━━━━━ RECORDS ━━━━━

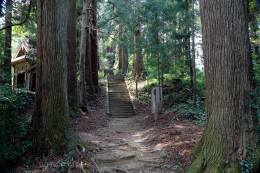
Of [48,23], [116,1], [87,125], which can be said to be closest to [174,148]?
[48,23]

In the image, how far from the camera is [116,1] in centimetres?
1955

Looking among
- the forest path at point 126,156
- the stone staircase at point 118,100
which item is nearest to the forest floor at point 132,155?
the forest path at point 126,156

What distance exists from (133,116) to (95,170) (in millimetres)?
9764

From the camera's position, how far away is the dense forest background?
244 inches

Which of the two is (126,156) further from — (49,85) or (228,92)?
(228,92)

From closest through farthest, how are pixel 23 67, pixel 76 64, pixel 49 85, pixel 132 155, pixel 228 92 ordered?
pixel 228 92 < pixel 49 85 < pixel 132 155 < pixel 76 64 < pixel 23 67

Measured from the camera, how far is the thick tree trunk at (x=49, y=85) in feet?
20.3

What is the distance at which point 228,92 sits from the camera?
15.6 feet

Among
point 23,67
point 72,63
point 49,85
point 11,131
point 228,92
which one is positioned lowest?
point 11,131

━━━━━

◆ TASK GOAL: Swap every "camera" in the records above for "viewer" and write all the records out again with nothing else changed, leaving out the pictures.

◆ SOLUTION TO THIS PROBLEM:
Of [48,23], [116,1], [87,125], which can be said to be closest to [174,148]?
[48,23]

In the image, how far from the viewer is [116,1] in centimetres?
1955

Looking among
- the forest path at point 126,156
- the stone staircase at point 118,100
which item is nearest to the forest floor at point 132,155?
the forest path at point 126,156

What distance exists from (133,116) to (95,170) (in millimetres)?
9764

From the viewer's position, how far away is the dense forest background?
244 inches

Which of the two is (126,156) further from — (49,85) or (228,92)?
(228,92)

From closest through farthest, how are pixel 23 67, pixel 76 64, pixel 49 85, pixel 132 155, pixel 228 92 ordered?
pixel 228 92 < pixel 49 85 < pixel 132 155 < pixel 76 64 < pixel 23 67

Measured from the viewer, how far is the thick tree trunk at (x=49, y=85) in feet?
20.3

What is the distance at which point 228,92 sits from the viewer?
15.6 feet

Among
point 23,67
point 72,63
point 49,85
point 11,131
point 228,92
which one is positioned lowest?
point 11,131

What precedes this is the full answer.